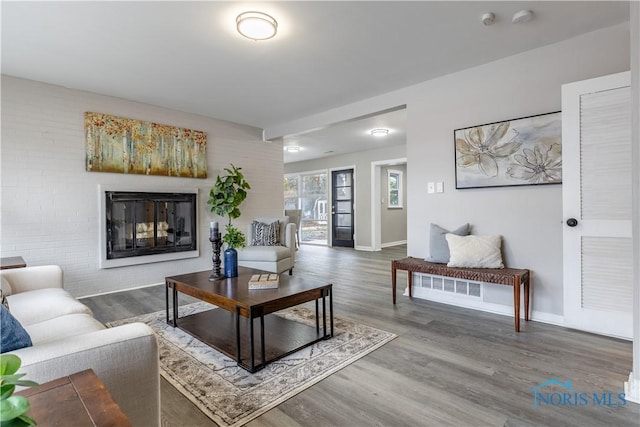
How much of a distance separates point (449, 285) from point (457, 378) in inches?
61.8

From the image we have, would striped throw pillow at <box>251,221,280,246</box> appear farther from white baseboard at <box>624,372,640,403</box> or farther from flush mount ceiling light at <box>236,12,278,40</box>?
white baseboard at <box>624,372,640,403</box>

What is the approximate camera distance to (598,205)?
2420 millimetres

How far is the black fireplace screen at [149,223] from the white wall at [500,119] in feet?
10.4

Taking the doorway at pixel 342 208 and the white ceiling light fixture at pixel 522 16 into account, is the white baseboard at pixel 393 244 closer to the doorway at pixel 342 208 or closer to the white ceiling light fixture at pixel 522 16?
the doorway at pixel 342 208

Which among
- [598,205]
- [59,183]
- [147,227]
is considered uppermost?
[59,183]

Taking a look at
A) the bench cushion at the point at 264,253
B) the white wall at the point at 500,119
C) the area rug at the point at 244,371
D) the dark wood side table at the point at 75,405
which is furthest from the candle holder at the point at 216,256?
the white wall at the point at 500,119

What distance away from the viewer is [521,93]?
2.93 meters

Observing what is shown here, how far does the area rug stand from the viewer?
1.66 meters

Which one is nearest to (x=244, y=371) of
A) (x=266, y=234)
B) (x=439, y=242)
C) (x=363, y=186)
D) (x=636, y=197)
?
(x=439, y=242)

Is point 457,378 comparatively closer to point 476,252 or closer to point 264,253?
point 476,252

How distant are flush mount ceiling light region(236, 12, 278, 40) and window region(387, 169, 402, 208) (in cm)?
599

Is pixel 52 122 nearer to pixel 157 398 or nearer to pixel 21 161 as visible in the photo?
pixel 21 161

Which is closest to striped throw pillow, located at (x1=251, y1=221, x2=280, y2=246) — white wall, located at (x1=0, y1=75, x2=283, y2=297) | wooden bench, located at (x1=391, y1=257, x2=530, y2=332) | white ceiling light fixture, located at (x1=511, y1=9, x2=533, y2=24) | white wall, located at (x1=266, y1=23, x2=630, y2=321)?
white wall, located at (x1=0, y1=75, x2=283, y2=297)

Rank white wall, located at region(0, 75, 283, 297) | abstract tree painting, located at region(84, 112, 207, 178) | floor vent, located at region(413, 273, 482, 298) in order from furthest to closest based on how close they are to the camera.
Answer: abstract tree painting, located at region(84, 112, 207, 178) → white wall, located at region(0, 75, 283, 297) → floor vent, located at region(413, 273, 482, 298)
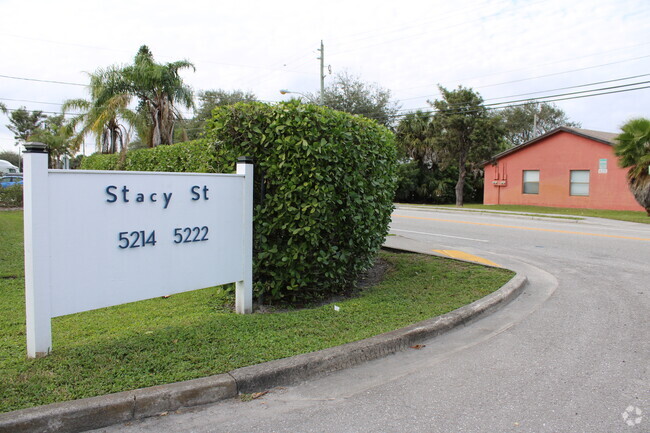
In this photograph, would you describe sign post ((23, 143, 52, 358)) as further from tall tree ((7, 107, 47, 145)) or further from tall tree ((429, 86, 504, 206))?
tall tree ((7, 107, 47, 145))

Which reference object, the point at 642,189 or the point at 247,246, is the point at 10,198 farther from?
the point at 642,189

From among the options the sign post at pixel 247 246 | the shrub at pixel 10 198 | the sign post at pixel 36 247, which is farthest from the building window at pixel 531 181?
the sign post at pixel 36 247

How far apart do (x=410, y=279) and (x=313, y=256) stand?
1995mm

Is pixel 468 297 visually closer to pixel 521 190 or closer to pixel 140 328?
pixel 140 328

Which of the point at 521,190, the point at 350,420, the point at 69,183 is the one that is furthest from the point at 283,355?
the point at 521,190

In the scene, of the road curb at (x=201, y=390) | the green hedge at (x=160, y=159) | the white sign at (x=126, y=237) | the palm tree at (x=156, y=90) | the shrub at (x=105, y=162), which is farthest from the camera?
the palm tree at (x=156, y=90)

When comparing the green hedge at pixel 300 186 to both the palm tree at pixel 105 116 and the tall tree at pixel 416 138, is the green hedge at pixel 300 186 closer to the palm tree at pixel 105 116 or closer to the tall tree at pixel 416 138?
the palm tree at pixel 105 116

▸ **To do**
Swap "viewer" for "observer" in the entries, starting at the first one and stopping after the line that contains "1.66 meters". Leave everything else unchanged and omit the pictures.

▸ **Answer**
How much of a distance separates point (449, 285) from point (457, 378) in inches?
61.8

From the image we have, would striped throw pillow at <box>251,221,280,246</box> appear farther from white baseboard at <box>624,372,640,403</box> or farther from flush mount ceiling light at <box>236,12,278,40</box>?
white baseboard at <box>624,372,640,403</box>

What is the approximate camera distance to (598,205)?
2420 millimetres

How far is the black fireplace screen at [149,223] from the white wall at [500,119] in feet?
10.4

Taking the doorway at pixel 342 208 and the white ceiling light fixture at pixel 522 16 into account, is the white baseboard at pixel 393 244 closer to the doorway at pixel 342 208 or closer to the white ceiling light fixture at pixel 522 16?
the doorway at pixel 342 208

Which among
- [598,205]
- [59,183]
- [147,227]
is considered uppermost?
[59,183]

Taking a look at
A) the bench cushion at the point at 264,253
B) the white wall at the point at 500,119
C) the area rug at the point at 244,371
D) the dark wood side table at the point at 75,405
which is furthest from the candle holder at the point at 216,256?
the white wall at the point at 500,119

What distance away from the observer is [521,93]?
2.93 meters

Observing what is shown here, how far does the area rug stand from the observer?
1.66 meters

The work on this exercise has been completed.